Maybe they should consider the banning of DDT as a factor?
We can’t do anything about the ‘climate’, but we CAN apply bug spray!

Crispin in Val Quentin but really in Kigali
February 19, 2023 3:46 pm

Thanks for this, Kip.

I love studies that claim “6.5m altitude change” with an uncertainty of 40m.

One country where such a study might show “something” Eswatini (formerly Swaziland). Malaria is only prevalent in the lowveld which is about 700 ft below the surrounding Lubombo and Middleveld areas. If there was a 6.5m change, the cases would be showing up at the periphery.

Of course you can get malaria in Manzini (at 2000 ft) , and such cases are traced to people living near you – often gardeners – who come from much further east where many people spend their lives infected. A mozzie bites them then flies 100 ft and bites you. Even in Johannesburg at 4500 ft people get malaria in this manner. The reservoir is, as you say, people.

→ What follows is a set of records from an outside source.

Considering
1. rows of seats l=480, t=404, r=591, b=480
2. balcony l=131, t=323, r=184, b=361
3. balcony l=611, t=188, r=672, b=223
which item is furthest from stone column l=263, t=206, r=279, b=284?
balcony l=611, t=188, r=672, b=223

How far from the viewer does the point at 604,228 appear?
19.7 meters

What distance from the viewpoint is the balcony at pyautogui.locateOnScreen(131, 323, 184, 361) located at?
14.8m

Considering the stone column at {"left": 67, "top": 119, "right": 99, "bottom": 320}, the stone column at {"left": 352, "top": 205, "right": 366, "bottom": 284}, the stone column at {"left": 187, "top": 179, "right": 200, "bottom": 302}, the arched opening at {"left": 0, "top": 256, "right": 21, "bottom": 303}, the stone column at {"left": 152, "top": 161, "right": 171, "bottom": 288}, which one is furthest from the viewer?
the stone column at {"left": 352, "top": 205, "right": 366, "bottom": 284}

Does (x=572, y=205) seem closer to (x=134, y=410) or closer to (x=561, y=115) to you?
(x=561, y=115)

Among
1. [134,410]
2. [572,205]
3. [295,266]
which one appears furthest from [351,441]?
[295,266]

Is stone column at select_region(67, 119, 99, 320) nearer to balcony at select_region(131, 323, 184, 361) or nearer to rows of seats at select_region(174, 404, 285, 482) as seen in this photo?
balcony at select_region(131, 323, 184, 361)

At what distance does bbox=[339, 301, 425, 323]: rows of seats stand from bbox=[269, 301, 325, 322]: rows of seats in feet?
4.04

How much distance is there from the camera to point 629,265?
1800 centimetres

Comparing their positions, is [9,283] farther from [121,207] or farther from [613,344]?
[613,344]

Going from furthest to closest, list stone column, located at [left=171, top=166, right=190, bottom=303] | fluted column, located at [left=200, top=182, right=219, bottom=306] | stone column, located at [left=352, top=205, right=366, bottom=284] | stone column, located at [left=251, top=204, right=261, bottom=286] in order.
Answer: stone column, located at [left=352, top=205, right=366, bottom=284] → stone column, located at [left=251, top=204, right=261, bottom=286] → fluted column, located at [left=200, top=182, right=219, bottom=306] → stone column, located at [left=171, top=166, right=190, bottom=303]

The real reservoir is people and monkeys in the lowveld who resident there. The mozzies are all over the place, but the reservoirs are not. In southern Mozambique there was control over malaria under the Portuguese due to effective (and dangerous) aerial night spraying runs. That stopped 40 years ago.

John McKeon
February 19, 2023 8:16 pm

I just want to clarify that Malaria is NOT transmitted among humans when they spit on each other? Thanks.

If anyone is interested, JAMA Volume 73 number 5 documents an excellent experiment by the US Navy wherein they could NOT infect uninfected test patients with the spittle, blood, mucous or several other concoctions of bodily fluids patients infected with the Spanish Flu. But that was the Spanish corona virus pandemic of a hundred years ago. Things must have been different back then. These days if you so much as get on an airplane that has an infected person on board, two or three of you are sure to become ill. (August 1918 or 19 was the pub date of that JAMA article).